Gathering requirements for visualizations

Selecting transcript lines in this section will navigate to timestamp in the video
- We have all heard the stories where the entrepreneur designs their life-changing app on a
napkin and then moves on to greatness. Well, guess what? You can apply the same approach to
your visuals. Maybe it's not a napkin, but I can tell you from my experience, even starting with
your customer and a napkin is better than guessing at the visual representation of the data on
your own. People never know what they want in a dashboard or report until they can see what
you see, and if that's all in your head, well no one is a mind reader. The best way to express your
ideas is to create a mockup of the dashboard. Just lay out different objects, like a table, matrix or
stack chart, add a few filters on the image, this will help everyone get on the same page about the
design. And if it's multiple pages with navigation, then wireframing helps communicate the
navigation of information before you build it.
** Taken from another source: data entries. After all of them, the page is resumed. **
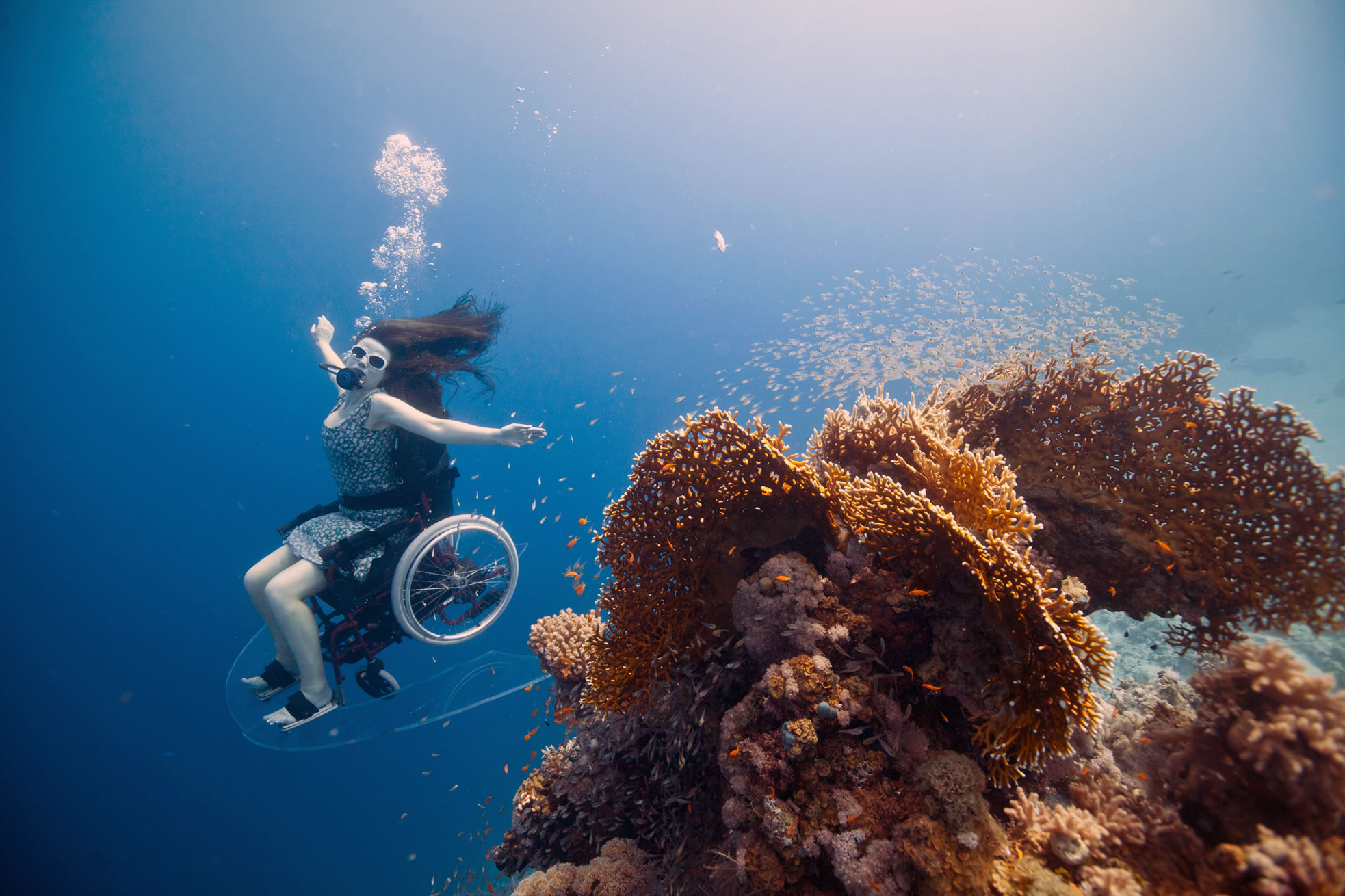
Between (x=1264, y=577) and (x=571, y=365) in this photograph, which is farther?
(x=571, y=365)

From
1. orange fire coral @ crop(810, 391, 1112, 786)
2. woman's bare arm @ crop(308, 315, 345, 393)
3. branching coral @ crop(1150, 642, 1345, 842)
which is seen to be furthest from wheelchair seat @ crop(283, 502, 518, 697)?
branching coral @ crop(1150, 642, 1345, 842)

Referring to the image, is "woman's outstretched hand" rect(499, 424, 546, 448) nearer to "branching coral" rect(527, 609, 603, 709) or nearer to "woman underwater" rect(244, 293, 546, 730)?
"woman underwater" rect(244, 293, 546, 730)

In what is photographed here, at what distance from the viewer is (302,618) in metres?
4.55

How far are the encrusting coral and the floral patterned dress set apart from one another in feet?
10.2

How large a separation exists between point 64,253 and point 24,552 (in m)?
17.5

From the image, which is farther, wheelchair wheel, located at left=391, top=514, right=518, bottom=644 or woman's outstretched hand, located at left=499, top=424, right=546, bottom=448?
wheelchair wheel, located at left=391, top=514, right=518, bottom=644

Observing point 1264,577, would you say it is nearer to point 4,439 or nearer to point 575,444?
point 575,444

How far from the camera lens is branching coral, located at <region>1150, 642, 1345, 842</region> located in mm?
1503

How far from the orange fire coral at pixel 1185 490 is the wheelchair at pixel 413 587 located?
17.8 feet

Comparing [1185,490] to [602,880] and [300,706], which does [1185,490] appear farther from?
[300,706]

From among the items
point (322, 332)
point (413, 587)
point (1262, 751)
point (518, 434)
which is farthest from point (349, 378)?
point (1262, 751)

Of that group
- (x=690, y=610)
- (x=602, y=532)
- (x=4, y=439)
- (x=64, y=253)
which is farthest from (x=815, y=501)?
(x=4, y=439)

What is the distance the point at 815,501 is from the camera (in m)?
3.26

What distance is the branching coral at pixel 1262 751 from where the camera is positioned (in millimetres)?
1503
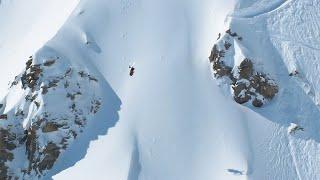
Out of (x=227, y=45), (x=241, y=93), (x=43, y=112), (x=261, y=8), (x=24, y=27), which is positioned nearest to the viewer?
(x=241, y=93)

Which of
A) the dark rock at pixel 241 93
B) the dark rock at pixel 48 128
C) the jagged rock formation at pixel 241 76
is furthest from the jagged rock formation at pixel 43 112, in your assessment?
the dark rock at pixel 241 93

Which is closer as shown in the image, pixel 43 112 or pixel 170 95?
pixel 43 112

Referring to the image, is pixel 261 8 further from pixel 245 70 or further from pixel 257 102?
pixel 257 102

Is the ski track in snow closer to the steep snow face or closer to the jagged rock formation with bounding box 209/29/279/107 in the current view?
the jagged rock formation with bounding box 209/29/279/107

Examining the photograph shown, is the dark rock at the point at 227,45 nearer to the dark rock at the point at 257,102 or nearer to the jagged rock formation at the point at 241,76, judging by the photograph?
the jagged rock formation at the point at 241,76

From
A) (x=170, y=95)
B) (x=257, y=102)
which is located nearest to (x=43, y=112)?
(x=170, y=95)
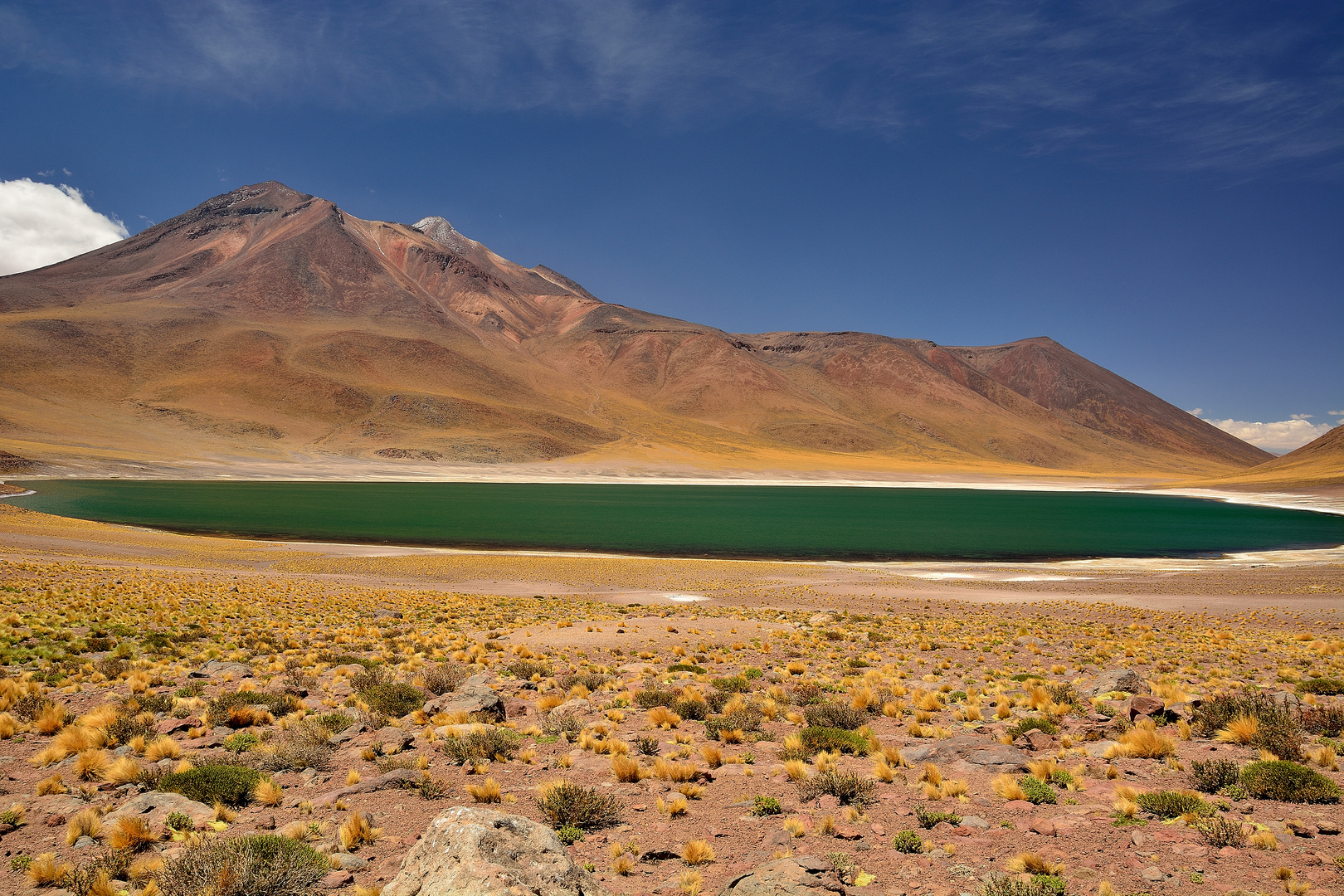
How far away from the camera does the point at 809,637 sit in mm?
17688

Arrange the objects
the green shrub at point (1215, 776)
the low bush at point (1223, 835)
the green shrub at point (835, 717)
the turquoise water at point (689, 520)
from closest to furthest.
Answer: the low bush at point (1223, 835) → the green shrub at point (1215, 776) → the green shrub at point (835, 717) → the turquoise water at point (689, 520)

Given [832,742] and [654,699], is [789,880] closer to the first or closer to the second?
[832,742]

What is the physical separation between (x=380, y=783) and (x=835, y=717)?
619 cm

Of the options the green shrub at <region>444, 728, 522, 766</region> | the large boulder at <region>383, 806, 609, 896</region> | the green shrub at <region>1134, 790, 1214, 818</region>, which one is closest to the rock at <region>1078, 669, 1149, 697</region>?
the green shrub at <region>1134, 790, 1214, 818</region>

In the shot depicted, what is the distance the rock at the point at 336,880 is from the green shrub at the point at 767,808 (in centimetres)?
383

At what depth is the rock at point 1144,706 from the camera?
9.46 meters

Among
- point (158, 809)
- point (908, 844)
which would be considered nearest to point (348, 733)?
point (158, 809)

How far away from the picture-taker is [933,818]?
6770mm

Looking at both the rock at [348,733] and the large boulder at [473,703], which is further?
the large boulder at [473,703]

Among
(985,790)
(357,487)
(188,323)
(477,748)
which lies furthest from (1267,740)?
(188,323)

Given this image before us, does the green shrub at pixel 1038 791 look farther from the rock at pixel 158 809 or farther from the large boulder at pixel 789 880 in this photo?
the rock at pixel 158 809

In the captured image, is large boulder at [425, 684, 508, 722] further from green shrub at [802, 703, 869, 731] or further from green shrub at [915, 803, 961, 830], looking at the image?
green shrub at [915, 803, 961, 830]

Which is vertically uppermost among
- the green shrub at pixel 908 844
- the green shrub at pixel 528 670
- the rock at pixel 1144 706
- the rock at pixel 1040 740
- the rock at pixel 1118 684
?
the rock at pixel 1144 706

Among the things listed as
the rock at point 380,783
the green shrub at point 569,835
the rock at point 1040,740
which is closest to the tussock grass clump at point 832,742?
the rock at point 1040,740
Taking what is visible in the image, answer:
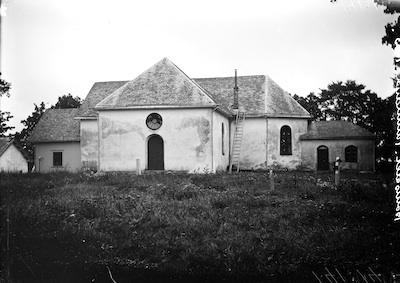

Wireframing allows you to build out a skeleton of
the pages, it doesn't have to be designed with all the colors and final graphics, it's just a sketch.
The mockup might have a little more visual styling than the wireframe, but even just a few
minutes of investing time into these together will reduce tons of back and forth on the design
process. There are many ways to produce mockups and wireframes, we can thank all the
software developers and UX designers for these sets of tools. If you are newer, it might be hard
to visualize the visuals needed because you may still be trying to determine the right visual for
the data. You can look for inspiration through samples that you can find available in the
software, like Power BI has a whole set of dashboards you can play around with to get started. In
addition to getting on the same page about the look of the dashboard, we must consider other
requirements. Be sure you're documenting these in every meeting and then following up with
notes to all stakeholders afterwards. A few items to always address are, what type of filters do
we need on the data? That way you're not bringing in more than what's needed. Example would
be a 100 year old company doesn't need 100 years of data in the dashboard. I would call this a
hard filter, that's because you handle this type of filter at the data level. What type of filters are
needed for the consumer? Which is the user of the dashboard. What might they search and filter?
These are soft filters and they're meant to be interactive. Common filters might be years and
dates. If it's dedicated to products, it will likely have a product filter. And if it's dedicated to
customers, it will have some customer filters. Never fail to find out who this dashboard actually
is for, and also determine if they have the permissions to the data and the correct licensing to use
the dashboard. Visualization is as much an art as it is a science, and these requirements are pretty
standard to every type of visualization project. And you'll discover there are many more, but if
you start with these, you'll be designing better dashboards right from the beginning.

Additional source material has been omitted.